▶ _Request_
Count the lines in the rows below that contain the string "serving". Give only the number.

▶ _Given records_

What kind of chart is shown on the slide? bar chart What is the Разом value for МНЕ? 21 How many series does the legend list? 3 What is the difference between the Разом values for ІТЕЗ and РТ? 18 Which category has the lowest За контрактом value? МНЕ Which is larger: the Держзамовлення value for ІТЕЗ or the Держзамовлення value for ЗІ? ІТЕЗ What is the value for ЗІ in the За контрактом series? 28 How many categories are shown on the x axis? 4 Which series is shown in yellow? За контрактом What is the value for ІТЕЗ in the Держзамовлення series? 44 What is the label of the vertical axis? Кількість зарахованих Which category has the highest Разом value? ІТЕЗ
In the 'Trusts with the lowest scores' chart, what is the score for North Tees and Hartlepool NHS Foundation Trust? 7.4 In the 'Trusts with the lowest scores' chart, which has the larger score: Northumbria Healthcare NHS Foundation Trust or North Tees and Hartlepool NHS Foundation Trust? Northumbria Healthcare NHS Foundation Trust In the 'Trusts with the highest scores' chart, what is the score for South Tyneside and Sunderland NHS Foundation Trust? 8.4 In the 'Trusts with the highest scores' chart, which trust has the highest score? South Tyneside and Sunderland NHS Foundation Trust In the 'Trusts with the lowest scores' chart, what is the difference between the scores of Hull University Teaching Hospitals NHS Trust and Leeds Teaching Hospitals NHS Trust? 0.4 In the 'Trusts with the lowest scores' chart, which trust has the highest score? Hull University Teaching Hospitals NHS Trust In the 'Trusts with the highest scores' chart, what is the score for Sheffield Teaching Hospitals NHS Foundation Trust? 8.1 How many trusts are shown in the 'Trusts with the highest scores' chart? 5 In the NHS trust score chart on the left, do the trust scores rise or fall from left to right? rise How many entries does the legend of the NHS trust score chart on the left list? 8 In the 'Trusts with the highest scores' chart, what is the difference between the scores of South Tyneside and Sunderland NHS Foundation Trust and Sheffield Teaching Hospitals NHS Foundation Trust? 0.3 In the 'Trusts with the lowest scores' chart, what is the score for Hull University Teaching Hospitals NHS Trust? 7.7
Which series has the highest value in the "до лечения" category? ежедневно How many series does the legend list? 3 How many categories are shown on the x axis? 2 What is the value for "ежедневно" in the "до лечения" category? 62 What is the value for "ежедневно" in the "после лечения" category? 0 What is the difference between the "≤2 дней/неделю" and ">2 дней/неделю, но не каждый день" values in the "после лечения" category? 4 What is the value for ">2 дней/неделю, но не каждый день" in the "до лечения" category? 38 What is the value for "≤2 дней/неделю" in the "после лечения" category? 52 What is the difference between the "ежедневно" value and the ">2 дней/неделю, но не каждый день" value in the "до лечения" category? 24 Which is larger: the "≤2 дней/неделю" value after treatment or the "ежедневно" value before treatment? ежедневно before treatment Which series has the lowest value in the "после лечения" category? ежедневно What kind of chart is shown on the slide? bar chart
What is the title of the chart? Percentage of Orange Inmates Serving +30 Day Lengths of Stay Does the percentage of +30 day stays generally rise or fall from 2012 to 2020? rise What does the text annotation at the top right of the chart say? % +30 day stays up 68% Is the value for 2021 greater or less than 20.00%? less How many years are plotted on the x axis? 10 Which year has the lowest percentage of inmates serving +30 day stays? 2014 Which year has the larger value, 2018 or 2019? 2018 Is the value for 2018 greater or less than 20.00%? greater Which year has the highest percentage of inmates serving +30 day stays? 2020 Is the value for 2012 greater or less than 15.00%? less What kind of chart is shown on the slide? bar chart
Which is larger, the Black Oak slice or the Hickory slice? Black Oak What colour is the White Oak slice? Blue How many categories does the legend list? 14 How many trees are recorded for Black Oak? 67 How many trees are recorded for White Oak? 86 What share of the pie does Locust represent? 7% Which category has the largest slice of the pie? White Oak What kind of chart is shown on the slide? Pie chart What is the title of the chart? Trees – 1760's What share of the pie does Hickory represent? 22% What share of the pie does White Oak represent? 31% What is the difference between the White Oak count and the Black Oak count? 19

▶ _Solution below_
1